Getting aged care right is difficult. It involves staff training, qualifications and ratios, the entry of for-profit providers and ensuring access in regional areas – many of the issues highlighted in this year’s two-part Four Corners special.
A key challenge, from which must of the rest will flow, is increased funding.
Medicare – an Australian success story – provides one model.
Even the Medicare name works magic. The Medicare levy has been appropriated and boosted in order to brand and part-fund the National Disability Insurance Scheme.
Medicare takes its features from both the public and the private sector. It is framed as an insurance levy, but unlike most insurance levies, it is linked to income.
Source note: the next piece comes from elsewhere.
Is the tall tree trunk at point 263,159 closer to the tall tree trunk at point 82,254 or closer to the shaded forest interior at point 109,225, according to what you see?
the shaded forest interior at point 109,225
This means it reflects ability to pay rather than the likelihood of getting sick. As a result, it is affordable for everyone.
There have been many proposals to do something similar with aged care.
To date policymakers have instead opted for another common Australian funding model – combining user payments with a safety net of public funding for those without means or facing high costs.
The Productivity Commission has consistently plumped for this model over a more universal funding system, although there is little evidence that user fees are effective as a funding source.
So why not introduce an aged care levy on income?
Oddly, the main argument against an income-based levy revolves around equity. Older people are income-poor but asset-rich. An income levy would set them back little even though they have been the primary beneficiaries of the enormous increase in house prices.
It would be paid instead by younger workers who are often facing insecure work, stagnant wages and expensive housing.
It’s a reasonable objection, and it drives much of the Productivity Commission’s thinking. The commission has focused instead on helping older people draw down their housing wealth to fund aged care payments.
But this too has problems. It can discourage preventive forms of care and it requires vulnerable people entering care to make complex financial decisions.
A third way, suggested by aged care expert Anna Howe, is to use superannuation.
After all, super is supposed to fund our post-work life, and aged care is a big part of that.
Despite more than $2.5 trillion being amassed in super, it does a poor job of providing either income security or security of care for older people. These responsibilities continue to fall on government.
Super is also taxed very differently to other income. The rest of the income tax system is progressive, so those with higher incomes pay higher rates of tax. Income within super funds faces a flat tax.
For most people that matters little, but it creates enormous gains for those on very high incomes, which are made even bigger when they direct what extra income they can to super.
The flat tax on super earnings costs the budget A$23.25 billion per year. The Treasury says that’s set to climb to A$28.95 billion in 2020-21, a growth rate that dwarfs the projected growth in the cost of the pension.
Efforts to curb the cost to the budget of super tax concessions have largely focused on limiting how much extra cash we put into it.
But most of the cost comes from the income earned by money already in super.
A Medicare-style insurance levy applied to the income earned by money within super would in principle be no different to the insurance premiums already taken from super accounts.
And it wouldn’t be paid by the young while they are young. Given that younger workers can’t access super until retirement, it would effectively be a levy on their future super wealth.
And because older people have larger super accounts than younger people earning more income to be taxed, the levy would fall far more heavily on baby boomers than younger generations.
This approach would also address another important justice question – gender equity. Men have much more super than women.
That partly reflects the gender pay gap, but also the unpaid work gap, in which women typically spend more of their working lives than men out of paid work caring for family members.
Ironically, it is women who then rely more heavily on paid care in older age, largely because they outlive their partners. Women provide men’s care for free, but then pay for their own.
A levy on (mainly) men’s super would help even the books.
A fair way to do it would be to apply the levy to super fund income only when it climbed to a threshold of (say) A$5,000 a year. That way it would protect small accounts while helping close the tax loophole enjoyed by those on the highest incomes.
All of us have an interest in properly funded aged care. More properly taxing super fund income would be one way to do it.